A Hunger Games Fanfiction



3. Forse sì, forse no

Mi sveglio nel mio letto e non ho idea di come ci sia arrivata. Morfamina, penso  ancora, capendo che Peeta mi accarezzava per distrarmi mentre Haymitch preparava la siringa. Ma perché mi hanno stordita? Sono arrabbiata, non avevano il diritto di farlo ma – ed è peggio – sono anche ferita dal comportamento di Peeta: il mio ragazzo del pane ha sfruttato l’ascendente che esercita su di me per ingannarmi; e non saperne il motivo mi fa infuriare ancora di più.
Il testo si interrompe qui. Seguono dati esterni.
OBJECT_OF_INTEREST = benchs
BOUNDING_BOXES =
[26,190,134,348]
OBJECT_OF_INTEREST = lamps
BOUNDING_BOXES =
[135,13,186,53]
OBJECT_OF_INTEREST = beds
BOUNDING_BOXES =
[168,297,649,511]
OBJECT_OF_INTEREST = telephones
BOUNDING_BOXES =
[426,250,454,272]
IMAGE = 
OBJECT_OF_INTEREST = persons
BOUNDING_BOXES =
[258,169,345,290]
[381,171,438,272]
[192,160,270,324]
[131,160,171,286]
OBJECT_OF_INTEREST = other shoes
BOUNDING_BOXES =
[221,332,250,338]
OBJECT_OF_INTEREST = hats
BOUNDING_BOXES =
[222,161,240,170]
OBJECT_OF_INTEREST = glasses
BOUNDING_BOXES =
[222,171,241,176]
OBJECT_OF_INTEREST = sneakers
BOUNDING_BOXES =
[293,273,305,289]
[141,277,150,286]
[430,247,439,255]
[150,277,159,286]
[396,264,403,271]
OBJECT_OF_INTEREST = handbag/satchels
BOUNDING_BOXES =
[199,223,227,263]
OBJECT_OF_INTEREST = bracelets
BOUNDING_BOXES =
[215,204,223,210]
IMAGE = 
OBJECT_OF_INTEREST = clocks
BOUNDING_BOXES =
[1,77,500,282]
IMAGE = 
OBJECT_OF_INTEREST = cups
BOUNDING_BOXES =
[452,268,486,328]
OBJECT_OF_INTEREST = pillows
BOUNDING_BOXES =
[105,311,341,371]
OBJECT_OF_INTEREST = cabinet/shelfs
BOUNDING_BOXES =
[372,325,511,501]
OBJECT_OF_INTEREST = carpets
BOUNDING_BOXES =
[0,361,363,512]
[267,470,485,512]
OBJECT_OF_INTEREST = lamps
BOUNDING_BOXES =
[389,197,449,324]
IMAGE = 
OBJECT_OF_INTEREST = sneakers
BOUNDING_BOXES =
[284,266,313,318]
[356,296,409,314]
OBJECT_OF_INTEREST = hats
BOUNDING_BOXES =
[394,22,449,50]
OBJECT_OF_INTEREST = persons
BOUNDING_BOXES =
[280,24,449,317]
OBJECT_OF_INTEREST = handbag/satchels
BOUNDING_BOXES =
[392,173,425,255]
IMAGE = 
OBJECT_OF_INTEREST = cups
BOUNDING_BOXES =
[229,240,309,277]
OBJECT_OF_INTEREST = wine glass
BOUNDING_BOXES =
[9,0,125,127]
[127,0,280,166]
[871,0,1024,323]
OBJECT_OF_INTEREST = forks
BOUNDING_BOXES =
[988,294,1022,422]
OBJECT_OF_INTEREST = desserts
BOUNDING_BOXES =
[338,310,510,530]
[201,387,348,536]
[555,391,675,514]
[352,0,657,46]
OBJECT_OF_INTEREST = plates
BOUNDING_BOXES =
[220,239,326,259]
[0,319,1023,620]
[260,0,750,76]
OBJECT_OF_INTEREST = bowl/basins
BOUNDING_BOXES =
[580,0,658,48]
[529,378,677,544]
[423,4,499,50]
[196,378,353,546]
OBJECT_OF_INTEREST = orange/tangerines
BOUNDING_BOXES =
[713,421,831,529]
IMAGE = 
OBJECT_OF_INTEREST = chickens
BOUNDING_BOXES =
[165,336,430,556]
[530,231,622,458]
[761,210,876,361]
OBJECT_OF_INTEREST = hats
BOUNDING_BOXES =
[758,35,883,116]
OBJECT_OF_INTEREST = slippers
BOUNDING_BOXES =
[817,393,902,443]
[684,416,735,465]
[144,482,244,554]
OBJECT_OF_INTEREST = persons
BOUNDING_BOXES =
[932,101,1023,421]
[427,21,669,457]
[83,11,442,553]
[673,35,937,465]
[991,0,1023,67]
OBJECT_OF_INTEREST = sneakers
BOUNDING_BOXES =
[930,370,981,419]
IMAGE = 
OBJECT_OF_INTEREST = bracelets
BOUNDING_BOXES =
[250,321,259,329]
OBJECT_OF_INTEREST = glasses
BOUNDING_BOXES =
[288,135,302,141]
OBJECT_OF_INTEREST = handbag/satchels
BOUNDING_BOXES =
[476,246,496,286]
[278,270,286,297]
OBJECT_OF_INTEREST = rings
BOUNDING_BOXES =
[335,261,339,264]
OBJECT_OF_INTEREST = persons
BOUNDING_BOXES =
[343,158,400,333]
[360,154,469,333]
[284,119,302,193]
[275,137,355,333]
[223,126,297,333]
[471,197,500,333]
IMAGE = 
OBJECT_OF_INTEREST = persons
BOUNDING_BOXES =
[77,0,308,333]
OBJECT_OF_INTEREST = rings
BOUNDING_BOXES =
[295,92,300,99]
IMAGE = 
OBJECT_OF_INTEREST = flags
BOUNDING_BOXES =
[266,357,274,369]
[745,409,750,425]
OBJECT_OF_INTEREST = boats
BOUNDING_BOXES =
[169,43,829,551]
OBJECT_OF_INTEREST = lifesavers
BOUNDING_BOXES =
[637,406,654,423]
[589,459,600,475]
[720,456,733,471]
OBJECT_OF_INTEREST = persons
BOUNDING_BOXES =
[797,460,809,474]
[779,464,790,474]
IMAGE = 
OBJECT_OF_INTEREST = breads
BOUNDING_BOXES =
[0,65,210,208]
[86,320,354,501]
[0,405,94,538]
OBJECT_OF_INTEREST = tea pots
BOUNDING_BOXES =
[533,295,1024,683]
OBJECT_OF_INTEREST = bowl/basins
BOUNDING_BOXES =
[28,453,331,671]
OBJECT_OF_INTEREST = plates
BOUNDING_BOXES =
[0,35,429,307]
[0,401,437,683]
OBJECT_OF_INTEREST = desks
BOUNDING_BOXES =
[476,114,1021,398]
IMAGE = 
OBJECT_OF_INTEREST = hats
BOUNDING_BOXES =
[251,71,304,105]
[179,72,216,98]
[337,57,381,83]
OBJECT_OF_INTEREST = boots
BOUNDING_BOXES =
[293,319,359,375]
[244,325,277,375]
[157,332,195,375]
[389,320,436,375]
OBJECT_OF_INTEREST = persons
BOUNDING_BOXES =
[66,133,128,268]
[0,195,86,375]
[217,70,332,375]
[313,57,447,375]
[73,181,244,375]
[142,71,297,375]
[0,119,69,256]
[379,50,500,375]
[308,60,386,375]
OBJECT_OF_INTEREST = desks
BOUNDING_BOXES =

So che non dovrei prendermela con Peeta, in fondo in una situazione simile io feci lo stesso, ma è più forte di me. Sono o non sono la Ragazza in fiamme?
Poi mi ricordo che c’era anche Gale, svenuto, nella stanza e inizio a chiedermi se quell’iniezione di morfamina non avesse qualcosa a che fare con lui. Cosa volevano dirgli – o fargli – a cui non dovevo assistere? Devo scoprirlo, così mi alzo, ignorando il dolore all’occhio, che ormai sarà diventato nero, e la testa che gira e chiedendomi quanto tempo ho dormito. Scendo le scale di corsa da quello che mi sembra di capire, perché la testa comincia a girarmi più forte, ma sulla fine trovo un ostacolo. Strano, non ricordavo di avere mobili alla fine delle scale.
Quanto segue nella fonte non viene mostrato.